### Instruction
Could you repeat, word for word, the part of the records that opens with the line containing "What is the overall" and closes with the end of the records?
====== The records
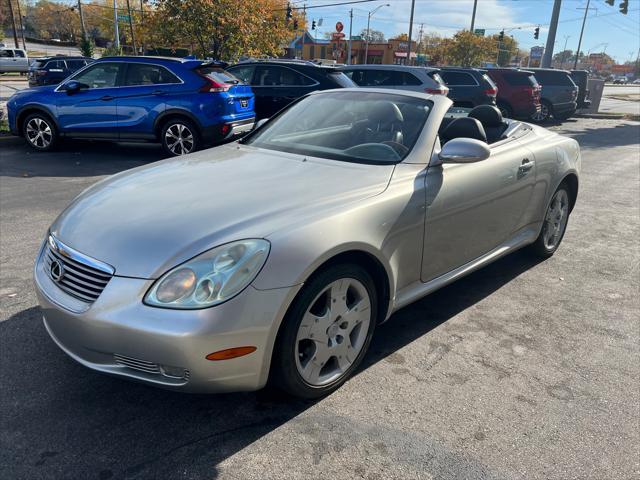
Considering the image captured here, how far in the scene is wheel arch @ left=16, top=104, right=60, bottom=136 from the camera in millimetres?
9125

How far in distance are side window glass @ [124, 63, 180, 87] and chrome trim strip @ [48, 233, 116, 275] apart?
6.83m

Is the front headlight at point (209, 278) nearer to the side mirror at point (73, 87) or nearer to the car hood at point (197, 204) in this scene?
the car hood at point (197, 204)

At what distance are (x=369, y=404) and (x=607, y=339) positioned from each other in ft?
6.11

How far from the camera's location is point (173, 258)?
7.57 ft

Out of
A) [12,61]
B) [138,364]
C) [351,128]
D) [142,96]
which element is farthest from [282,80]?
[12,61]

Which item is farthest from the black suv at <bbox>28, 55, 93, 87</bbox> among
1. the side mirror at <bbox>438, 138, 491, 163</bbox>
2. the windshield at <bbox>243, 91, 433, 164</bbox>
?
the side mirror at <bbox>438, 138, 491, 163</bbox>

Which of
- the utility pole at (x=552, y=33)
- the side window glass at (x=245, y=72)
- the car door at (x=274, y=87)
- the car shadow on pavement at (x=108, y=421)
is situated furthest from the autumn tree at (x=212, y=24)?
the car shadow on pavement at (x=108, y=421)

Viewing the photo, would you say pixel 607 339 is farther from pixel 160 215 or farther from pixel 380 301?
pixel 160 215

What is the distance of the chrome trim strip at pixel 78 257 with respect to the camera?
2381 millimetres

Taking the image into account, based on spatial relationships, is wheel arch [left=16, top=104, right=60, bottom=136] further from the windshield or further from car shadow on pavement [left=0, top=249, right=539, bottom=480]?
car shadow on pavement [left=0, top=249, right=539, bottom=480]

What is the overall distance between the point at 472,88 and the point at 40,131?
1121 centimetres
============
### Correct result
What is the overall distance between the point at 472,88 and the point at 40,131?
1121 centimetres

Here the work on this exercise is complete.